[[ SELECTED EXCERPT open ]]

Bioethics, healthcare policy, and related issues.
Here’s a really great snippet from “An Examined Life” (which see). Renowned philosopher Judith Butler takes a walk with Sunaura Taylor, talking about the reality of disability and the ways physical impairment is perceived, and disability realized, by society. (One thing that was revelatory for me: Taylor refers to the city of San Francisco as “the most accessible place in the world”. I grew up near San Francisco and, while it’s an incredibly wonderful place, I’ve always regarded it as challenging; the hills and traffic, and narrow sidewalks, would have made me guess it would be one of the most difficult places to use a wheelchair. But Taylor notes that it has extensive curb cuts, good wheelchair-accessible public transportation, and a community that recognizes disability and welcomes people with impairments. This is telling testimony to the overriding importance of social context, rather than actual physical environment, to the reality of disability.)
This video is great in so many ways: Taylor’s discussion of the ways society makes her life with an impairment harder or easier; her description of the psychological burden in going into a coffee shop and ordering coffee, and then having to deal with the difficulties of either trying to carry it herself or asking for help – “it’s a political protest for me to go in”; the simple and lovely depiction of two affectionate people being out together, while not pretending the issue of disability doesn’t affect them; the segment in which they go into a used-clothing store (which charges by the pound! – I love San Francisco!) and buy Taylor a warm sweater, which is both a perfectly simple and normal act, and complicated by the ways impairment affects her ability to try it on and the process of payment – ending with the store clerk’s matter-of-factly accommodating reaction. Taylor works in a useful bit of disability-theory: the distinction between “impairment” (physical limitations) and “disability” (difficulties in living caused by social context or discrimination), and the video underscores that point again and again as Taylor goes about her day and talks about how disability affects her. (I’m not sure I’d go so far as to say that she has “what the medical world has labeled as arthrogryphosis”. I’m very much sympathetic to the notion of individualized definitions of disease and health, but I don’t think that means there’s no such thing as a diagnosible condition. I see no reason to say that she doesn’t really have arthrogryphosis if she meets the diagnostic criteria for it – as, by her own description, she seems to do. Pointedly repudiating her own use of that name, as she does in the video, doesn’t seem to me to gain anything; whether she wants to call it a “disease” is another matter.) There are also brilliant moments of reflection on the nature of embodiment and what it means to live an embodied life in a social context.

[[ SELECTED EXCERPT closed ]]
[[ DATA SUPPLIED open ]]

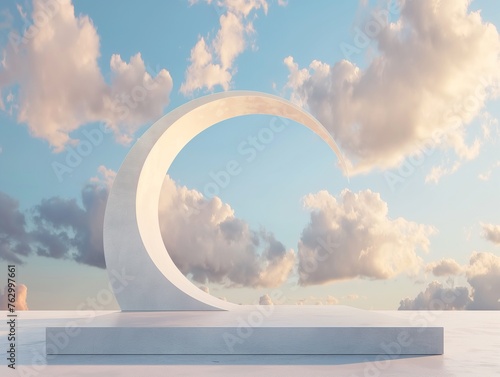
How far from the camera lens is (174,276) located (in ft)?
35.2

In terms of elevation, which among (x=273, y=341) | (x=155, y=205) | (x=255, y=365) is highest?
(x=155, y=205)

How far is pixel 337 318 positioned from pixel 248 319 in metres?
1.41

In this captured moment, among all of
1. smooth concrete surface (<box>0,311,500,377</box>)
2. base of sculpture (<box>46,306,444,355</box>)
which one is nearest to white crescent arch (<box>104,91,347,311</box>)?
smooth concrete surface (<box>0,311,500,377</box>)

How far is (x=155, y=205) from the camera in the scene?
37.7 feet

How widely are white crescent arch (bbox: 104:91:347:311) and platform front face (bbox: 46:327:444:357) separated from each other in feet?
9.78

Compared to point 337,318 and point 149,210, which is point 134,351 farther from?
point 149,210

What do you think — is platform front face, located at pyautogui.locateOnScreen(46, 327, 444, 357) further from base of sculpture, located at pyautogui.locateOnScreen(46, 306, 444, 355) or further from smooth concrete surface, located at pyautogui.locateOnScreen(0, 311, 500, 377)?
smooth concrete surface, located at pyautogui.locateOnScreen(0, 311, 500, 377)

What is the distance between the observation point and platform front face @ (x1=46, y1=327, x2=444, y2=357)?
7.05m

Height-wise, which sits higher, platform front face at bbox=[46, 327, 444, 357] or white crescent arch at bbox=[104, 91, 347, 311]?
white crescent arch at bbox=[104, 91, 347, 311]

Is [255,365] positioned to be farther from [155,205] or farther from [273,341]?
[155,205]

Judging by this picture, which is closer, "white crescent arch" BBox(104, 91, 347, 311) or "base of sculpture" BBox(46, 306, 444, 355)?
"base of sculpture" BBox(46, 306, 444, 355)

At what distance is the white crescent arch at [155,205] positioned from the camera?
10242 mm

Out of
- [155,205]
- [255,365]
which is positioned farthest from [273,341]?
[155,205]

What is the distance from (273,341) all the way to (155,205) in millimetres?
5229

[[ DATA SUPPLIED closed ]]

### DIRECTIONS
a) In the post about the Butler and Taylor walk, list the things Taylor credits San Francisco with that make it, in her words, "the most accessible place in the world."
b) Proceed with the post about the Butler and Taylor walk, starting right after its final sentence.

### ANSWERS FOR THIS EXERCISE
a)
- Extensive curb cuts
- Good wheelchair-accessible public transportation
- A community that recognizes disability and welcomes people with impairments

b)
Just a beautiful, sweet film with surprisingly profound content, visually and verbally. I can’t wait to see the rest of this series.
Taylor: When do you still count as a human?
Butler: My sense is that what’s at stake here is really rethinking the human as a site of interdependency.
. . .
Butler: [When] you ask for the coffee, or indeed even ask for some assistance with the coffee, you’re basically posing the question “Do we or do we not help each other with basic needs?”